Problems to solve
1. Decide whether each statement agrees with the passage on table-syncing algorithms. For each one, answer yes or no and quote the deciding words: (a) The Stream algorithm can sync a table that has no indexes. (b) Chunking divides a table into pieces of exactly equal size. (c) Nibbling scans through the first X rows before it reaches the ones it needs.
2. Resume the passage on table-syncing algorithms, starting after its final sentence.

# Source extract start

Ironically, the Stream algorithm I wrote as the simplest possible syncing algorithm does what the much more efficient algorithm I wrote some time ago can’t do: sync a table without a primary key, as long as there are no duplicate rows. In fact, it’s so dumb, it will happily sync any table, even if there are no indexes.
The flash of inspiration I had on Friday has turned out to be good insight. It immediately showed me how I can re-use a lot of the hard work I’ve already done for other tools. Chunking and nibbling are the names I’ve given to two algorithms I’ve developed for processing tables a little at a time. Chunking looks for a suitable index and generates an array of WHERE clauses that will divide the table into pieces of approximately a given size (number of rows or number of bytes). I use this on mk-table-checksum and mk-parallel-dump. It requires an indexed column I can treat as a number one way or another. That includes temporal values.
Nibbling is related. It’s an efficient way to do something like LIMIT X, Y without scanning through the first X rows. It also requires a suitable index, but the code I wrote to make it work with mk-archiver is really generous about what “suitable” means. It’ll basically work with any index. It selects some rows with LIMIT Y and uses the last-fetched row to start the next select.

# Source extract end
# Data start

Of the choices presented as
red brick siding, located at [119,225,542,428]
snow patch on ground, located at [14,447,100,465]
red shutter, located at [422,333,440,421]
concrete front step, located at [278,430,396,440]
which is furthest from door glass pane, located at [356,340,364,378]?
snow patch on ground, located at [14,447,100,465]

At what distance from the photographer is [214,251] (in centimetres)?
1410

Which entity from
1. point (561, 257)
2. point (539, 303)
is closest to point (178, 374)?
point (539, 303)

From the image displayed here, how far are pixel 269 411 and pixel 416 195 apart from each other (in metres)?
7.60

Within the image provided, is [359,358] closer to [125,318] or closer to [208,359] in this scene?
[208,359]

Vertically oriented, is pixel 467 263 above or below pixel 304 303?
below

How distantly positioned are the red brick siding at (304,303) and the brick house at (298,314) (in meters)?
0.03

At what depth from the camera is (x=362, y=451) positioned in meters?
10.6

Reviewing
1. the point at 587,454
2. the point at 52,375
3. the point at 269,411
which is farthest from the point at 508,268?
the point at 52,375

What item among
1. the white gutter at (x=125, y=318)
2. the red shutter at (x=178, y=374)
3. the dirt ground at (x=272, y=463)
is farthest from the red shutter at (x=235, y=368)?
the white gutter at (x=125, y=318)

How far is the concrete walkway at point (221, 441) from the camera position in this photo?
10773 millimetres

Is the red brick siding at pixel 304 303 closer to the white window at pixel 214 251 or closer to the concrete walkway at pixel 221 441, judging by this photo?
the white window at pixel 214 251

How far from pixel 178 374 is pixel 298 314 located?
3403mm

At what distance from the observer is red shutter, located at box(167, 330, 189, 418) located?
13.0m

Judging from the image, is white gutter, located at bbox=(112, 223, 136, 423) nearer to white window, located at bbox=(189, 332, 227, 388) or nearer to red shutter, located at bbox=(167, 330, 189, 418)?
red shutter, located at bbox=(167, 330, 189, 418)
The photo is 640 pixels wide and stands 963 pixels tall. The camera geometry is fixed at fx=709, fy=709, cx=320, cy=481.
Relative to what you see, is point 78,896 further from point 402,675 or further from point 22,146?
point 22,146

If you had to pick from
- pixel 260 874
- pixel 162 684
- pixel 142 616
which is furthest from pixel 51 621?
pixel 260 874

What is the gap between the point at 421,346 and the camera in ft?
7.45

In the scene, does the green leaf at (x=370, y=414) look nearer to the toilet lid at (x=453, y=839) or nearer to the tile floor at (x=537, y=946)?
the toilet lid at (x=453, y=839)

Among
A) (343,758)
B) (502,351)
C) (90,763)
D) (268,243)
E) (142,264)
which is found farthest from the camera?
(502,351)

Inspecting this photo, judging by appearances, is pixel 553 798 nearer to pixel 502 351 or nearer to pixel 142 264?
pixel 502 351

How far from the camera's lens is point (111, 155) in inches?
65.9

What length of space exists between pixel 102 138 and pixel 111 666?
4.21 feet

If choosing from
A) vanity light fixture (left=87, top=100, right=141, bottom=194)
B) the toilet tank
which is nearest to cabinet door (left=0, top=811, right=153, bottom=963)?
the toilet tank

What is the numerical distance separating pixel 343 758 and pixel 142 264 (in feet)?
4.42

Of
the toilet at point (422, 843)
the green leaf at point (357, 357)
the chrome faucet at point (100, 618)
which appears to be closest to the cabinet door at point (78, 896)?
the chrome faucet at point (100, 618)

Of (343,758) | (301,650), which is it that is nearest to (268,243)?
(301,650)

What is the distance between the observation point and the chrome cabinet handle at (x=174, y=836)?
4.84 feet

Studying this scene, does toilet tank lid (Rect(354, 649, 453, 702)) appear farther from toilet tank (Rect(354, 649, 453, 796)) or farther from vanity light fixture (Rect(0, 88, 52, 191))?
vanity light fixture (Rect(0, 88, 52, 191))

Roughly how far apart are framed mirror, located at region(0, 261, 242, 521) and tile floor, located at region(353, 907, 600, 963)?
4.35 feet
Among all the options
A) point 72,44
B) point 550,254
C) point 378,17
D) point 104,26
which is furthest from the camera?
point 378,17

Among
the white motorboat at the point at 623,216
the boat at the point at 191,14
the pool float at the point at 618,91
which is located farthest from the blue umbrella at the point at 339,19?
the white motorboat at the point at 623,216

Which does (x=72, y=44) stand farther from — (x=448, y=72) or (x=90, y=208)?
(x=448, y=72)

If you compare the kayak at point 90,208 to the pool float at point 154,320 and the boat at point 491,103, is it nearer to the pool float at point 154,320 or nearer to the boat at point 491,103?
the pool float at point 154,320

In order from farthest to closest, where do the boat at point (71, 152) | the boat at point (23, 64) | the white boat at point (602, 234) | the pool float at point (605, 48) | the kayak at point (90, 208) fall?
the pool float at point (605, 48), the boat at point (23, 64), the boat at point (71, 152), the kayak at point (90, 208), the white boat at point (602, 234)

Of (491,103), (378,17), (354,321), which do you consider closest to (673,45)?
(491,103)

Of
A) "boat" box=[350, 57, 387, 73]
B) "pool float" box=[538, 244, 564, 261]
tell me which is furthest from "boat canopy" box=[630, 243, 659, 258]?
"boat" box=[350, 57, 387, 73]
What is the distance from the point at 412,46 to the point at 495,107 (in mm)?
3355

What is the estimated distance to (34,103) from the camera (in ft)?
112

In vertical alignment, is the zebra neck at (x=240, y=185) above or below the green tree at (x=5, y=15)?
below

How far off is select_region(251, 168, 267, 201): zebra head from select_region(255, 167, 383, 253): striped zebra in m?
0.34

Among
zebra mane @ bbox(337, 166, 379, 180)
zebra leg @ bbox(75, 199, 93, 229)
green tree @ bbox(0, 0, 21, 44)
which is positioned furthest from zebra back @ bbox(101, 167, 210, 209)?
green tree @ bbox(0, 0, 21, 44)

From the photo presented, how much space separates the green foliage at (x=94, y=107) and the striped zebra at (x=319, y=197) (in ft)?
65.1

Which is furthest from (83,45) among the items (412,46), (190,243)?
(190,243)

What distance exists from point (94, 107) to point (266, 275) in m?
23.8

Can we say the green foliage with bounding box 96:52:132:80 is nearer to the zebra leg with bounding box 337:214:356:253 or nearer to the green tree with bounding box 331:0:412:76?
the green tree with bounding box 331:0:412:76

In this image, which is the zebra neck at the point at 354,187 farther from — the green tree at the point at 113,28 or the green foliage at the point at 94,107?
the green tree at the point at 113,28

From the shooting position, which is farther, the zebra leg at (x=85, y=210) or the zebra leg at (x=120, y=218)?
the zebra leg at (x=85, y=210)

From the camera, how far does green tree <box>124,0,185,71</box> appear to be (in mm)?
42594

# Data end

Task answers
1.
(a) Yes: "it will happily sync any table, even if there are no indexes."
(b) No: "pieces of approximately a given size"
(c) No: "without scanning through the first X rows"

2.
Both algorithms will adapt well to finding and resolving differences in rows, a chunk at a time. The general procedure is to create the WHERE clauses that define boundaries around the chunk of rows, then checksum the whole chunk. The result is a tiny little hash value. If this differs between the source and destination tables, the next step is to checksum the rows individually and fetch their primary or unique key columns. This uses a little more network bandwidth, but it’s still not bad unless the key (or the chunk) is huge. Any rows whose checksums differ can then be fetched by the key and synced.
The more complex algorithms, which were in the original table-sync tool, will come later. They can be potentially much more efficient in terms of network traffic, but they have drawbacks too, such as the granularity of locking. The mk-table-sync tool will soon be able to choose the best algorithm that causes the least locking and just do it without any fuss. For example, if it sees a nice primary key it can use for chunking, and it sees that the table is InnoDB, it’ll just chunk and use SELECT FOR UPDATE. Voila, no table locks, and not much of the table will be locked at a time (it’ll commit between chunks).
Right now I’ve gotten a simple interface for code that finds differences in rows, a plugin-like interface for implementing each of the algorithms uniformly, an interface for resolving differences, and a few other things. I’m about to embark on the Chunk algorithm for syncing.
I don’t think most people will consider this a big deal, but don’t expect the final product to correctly sync tables without a primary key and with duplicate rows. Comparing tables with duplicates is absolutely meaningless. If you can’t write a WHERE clause that uniquely identifies a row, you’re done.

Hi Baron,
I’ve received strange results using mk-table-checksum.
mk-table-checksum -u sugarcrm –askpass -d Stats server1 server2
It found one table that had different checksums. I set out to find out the difference. I used mysqldump of the offending table on the master and copied it to and loaded it into the test database on the slave.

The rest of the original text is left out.